If all programs cheat, with regards to cheating in recruitment, what balance – what shade of gray – should college basketball enforce?
Wetzel: Well there are a couple of things on that. College basketball makes these rules. If they want to change their rules, go ahead. I don’t necessarily agree with their rules. But this is what they have as their standard. This is what they sell to the American public. They claim that their tournament is pure. They get a great deal of the media to believe in their white-hat, black-hat scenario, which is absurd. “This guy’s shady, this guy’s a saint” – it doesn’t work that way. But that’s how it’s consumed.

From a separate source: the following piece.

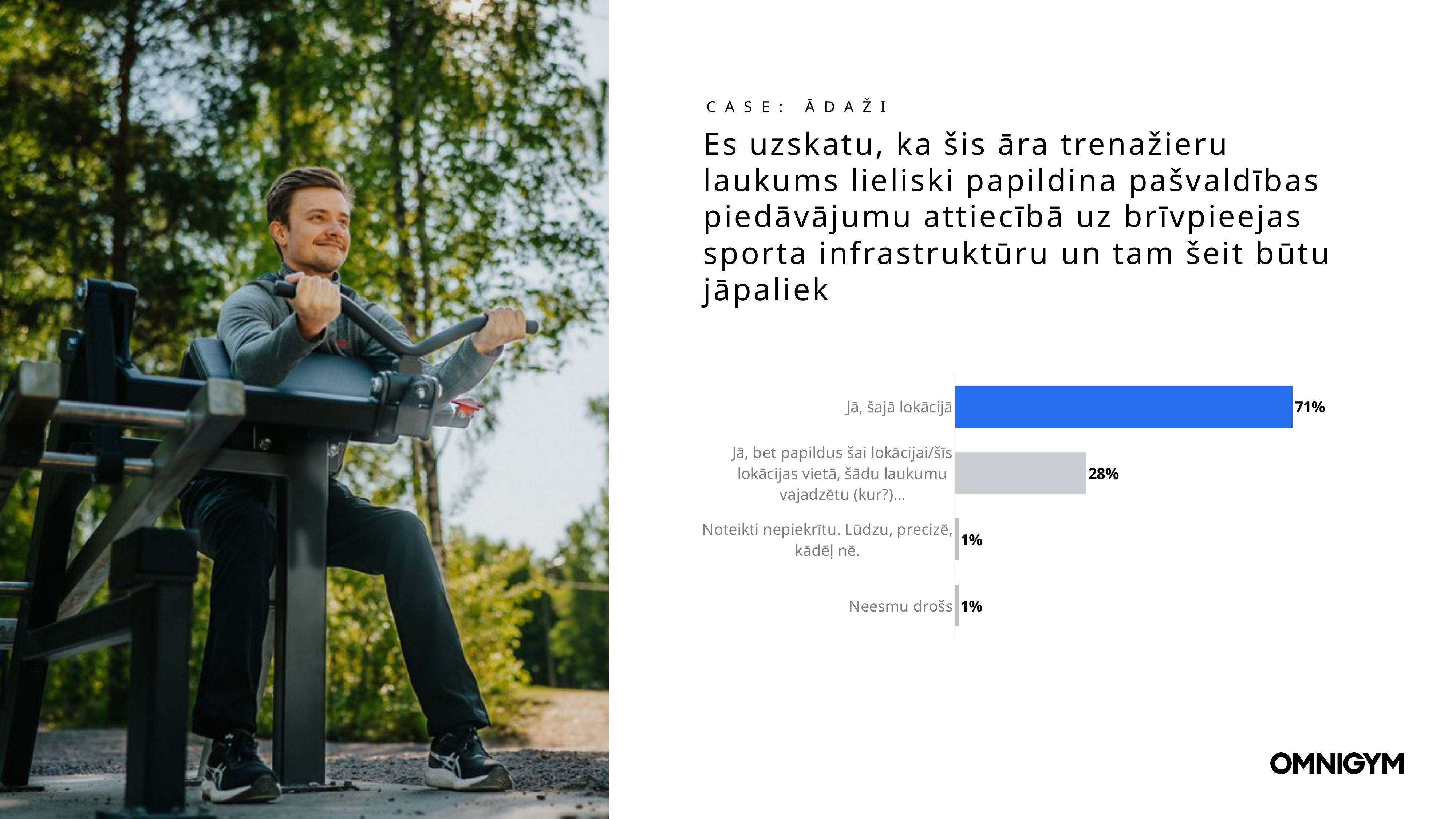
What is the value for "Neesmu drošs"? 1% Which is larger: the value for "Jā, šajā lokācijā" or the value for "Jā, bet papildus šai lokācijai/šīs lokācijas vietā, šādu laukumu vajadzētu (kur?)..."? Jā, šajā lokācijā What is the value for "Jā, bet papildus šai lokācijai/šīs lokācijas vietā, šādu laukumu vajadzētu (kur?)..."? 28% What is the value for "Noteikti nepiekrītu. Lūdzu, precizē, kādēļ nē."? 1% What colour is the bar for "Jā, šajā lokācijā"? Blue What is the value for "Jā, šajā lokācijā"? 71% How many categories does the chart show? 4 What is the difference between the values for "Jā, bet papildus šai lokācijai/šīs lokācijas vietā, šādu laukumu vajadzētu (kur?)..." and "Neesmu drošs"? 27% What kind of chart is shown on the slide? Bar chart Which case is named above the chart's statement? Ādaži Which category has the highest value? Jā, šajā lokācijā What is the difference between the values for "Jā, šajā lokācijā" and "Jā, bet papildus šai lokācijai/šīs lokācijas vietā, šādu laukumu vajadzētu (kur?)..."? 43%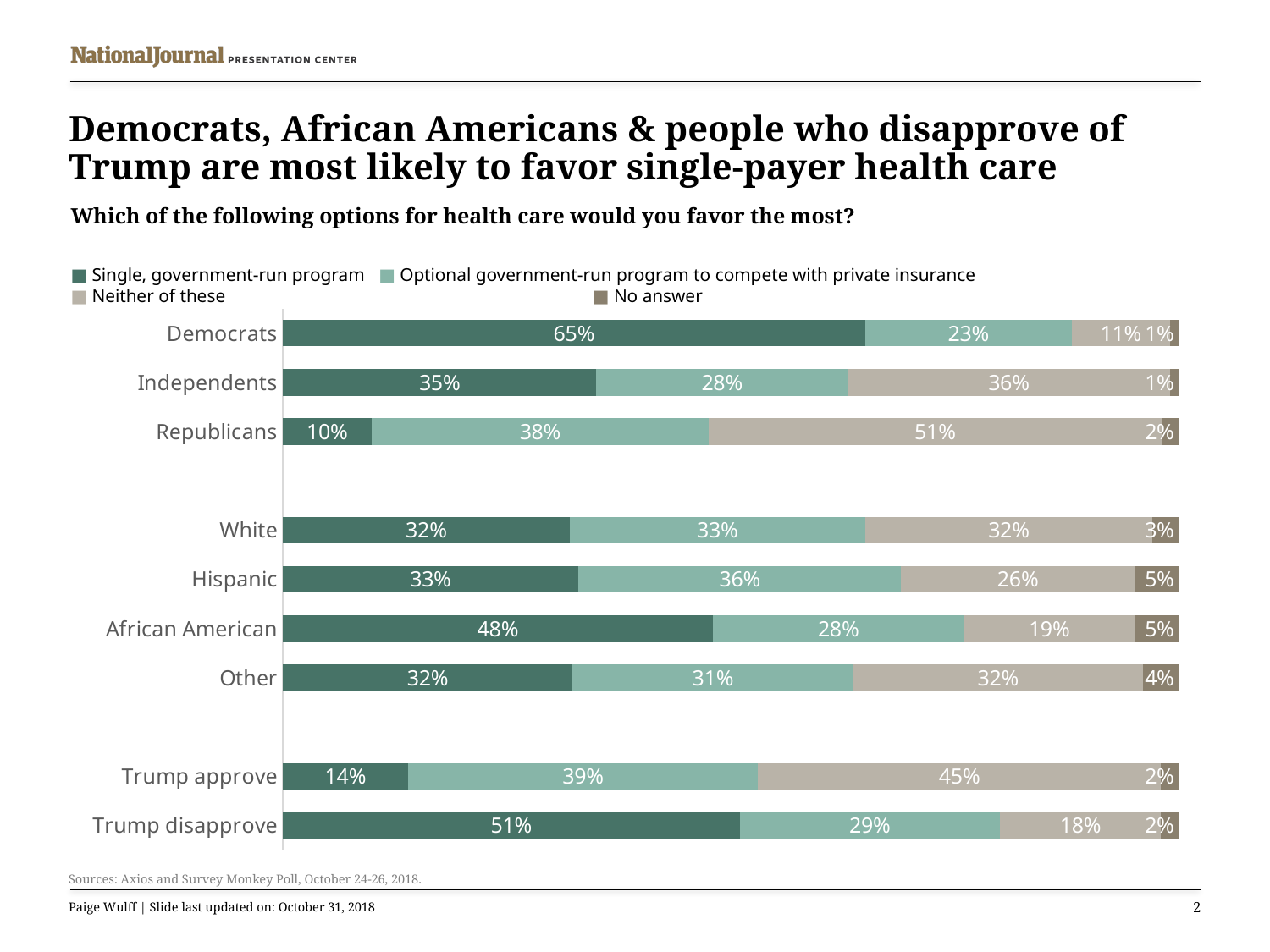
What percentage of Republicans chose "Neither of these"? 51% What percentage of Democrats favor a single, government-run program? 65% What percentage of Hispanic respondents favor an optional government-run program to compete with private insurance? 36% Who has a larger share favoring a single, government-run program: people who approve of Trump or people who disapprove of Trump? Trump disapprove What is the difference in percentage points between Democrats and Republicans favoring a single, government-run program? 55 percentage points Which group has the highest share favoring a single, government-run program? Democrats How many groups (categories) are shown in the chart? 9 Which group has the lowest share favoring a single, government-run program? Republicans What is the total of the labeled segments in the Republicans bar? 101% What kind of chart is shown on the slide? Stacked bar chart How many series does the legend list? 4 What percentage of African American respondents gave no answer? 5%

The NCAA enjoys tax-exempt status and other benefits from the government based on this idea that they’re operating an amateur athletic organization and that this stuff doesn’t happen. That’s a promise they made to Teddy Roosevelt. If you take the UConn case, you say, “Well, if the UConn coaching staff points out an alum and agent to a top recruit, and that alum, with their knowledge, takes care of the kid and gets him surgery, lodging, transportation and all these things, and then the kid goes to UConn, how amateur is that?” And it isn’t just UConn.
What the NCAA sells to the people, what CBS sells to the people, and what they sell to the government so they don’t have to pay billions in taxes, is a farce. That’s probably more my problem with them. If they want to change the rule, if they want to pay taxes, I don’t care. That’s their rules. But if they’re going to have rules, I think someone should call them out.